TOKYO (Reuters) — Japan’s government will decide whether to let overseas spectators attend the Summer Olympics in Tokyo by the end of March, Olympics Minister Tamayo Marukawa said on Wednesday.
Her comments were echoed by the head of the organising committee for the Games, Seiko Hashimoto, who said she would like to reach the decision by March 25.
Polls show most Japanese oppose holding the Games during the COVID-19 pandemic.
The Mainichi newspaper earlier reported that the government was planning to ban overseas spectators due to worries they would spread the coronavirus, citing multiple unnamed sources.
“On the matter of overseas spectators … I personally want to have it decided by the 25th of this month, when the Olympic torch relay will be kicked off,” Hashimoto told reporters after a virtual meeting with International Olympic Committee (IOC) President Thomas Bach and others.
“It is true that the situation is tough both in and outside Japan … It would not be good if their entry stirred worry among the Japanese people.”
A Yomiuri newspaper poll showed on Wednesday that, if the Games are to go ahead as scheduled, 91% of people in Japan want spectators kept to a minimum or not allowed at all.
The poll – conducted between Jan. 18 and Feb. 25 – showed 70% of respondents said they were “interested in the Olympics”, but 58% said they did not want them to be held this year because of fears over COVID-19.

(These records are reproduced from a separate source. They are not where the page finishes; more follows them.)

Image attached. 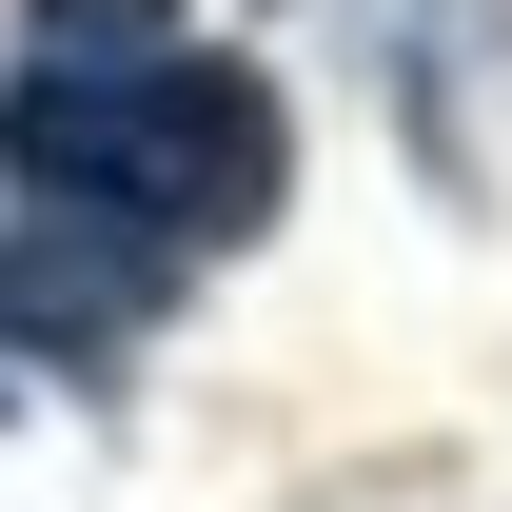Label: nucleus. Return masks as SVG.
I'll use <instances>...</instances> for the list:
<instances>
[{"label":"nucleus","instance_id":"f257e3e1","mask_svg":"<svg viewBox=\"0 0 512 512\" xmlns=\"http://www.w3.org/2000/svg\"><path fill=\"white\" fill-rule=\"evenodd\" d=\"M0 158L20 197L60 217L79 256H217L276 217L296 178V119H276V79L217 60V40H158V20H99V0H40V60L0 79Z\"/></svg>","mask_w":512,"mask_h":512}]
</instances>
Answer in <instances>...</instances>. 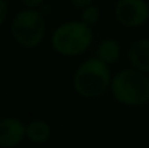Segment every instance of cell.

The 58% in opposition was, however, about 20 percentage points lower than earlier opinion polls.
The Tokyo Olympic Games were postponed last year because of the pandemic and rescheduled to take place this year from July 23.
A survey by global consultancy Kekst CNC published on Wednesday showed similar rates of majority opposition to the Games going ahead in Japan, at 56%, as well as in Britain and Germany, at 55% and 52% respectively.
In France and Sweden, more people opposed than approved, while in the United States, respondents were split at one-third between those who agreed and disagreed that the Games should go ahead, according to the survey.
While coronavirus infection numbers are low in Japan compared with the United States and many European countries, the greater Tokyo metropolitan area remains in a state of emergency, with restrictions in place for spectator numbers for big sporting and cultural events, as well as closing times for bars and restaurants. The country remains closed to non-resident foreigners.
Prime Minister Yoshihide Suga said on Wednesday the government was considering a two-week extension of a state of emergency in the Tokyo area due to the pressure on the medical system.
A Reuters poll published last month showed nearly two-thirds of Japanese companies also oppose holding the Games as planned, swinging from the previous survey showing most in favour.
Japan has so far confirmed more than 430,000 coronavirus cases and 8,000 deaths.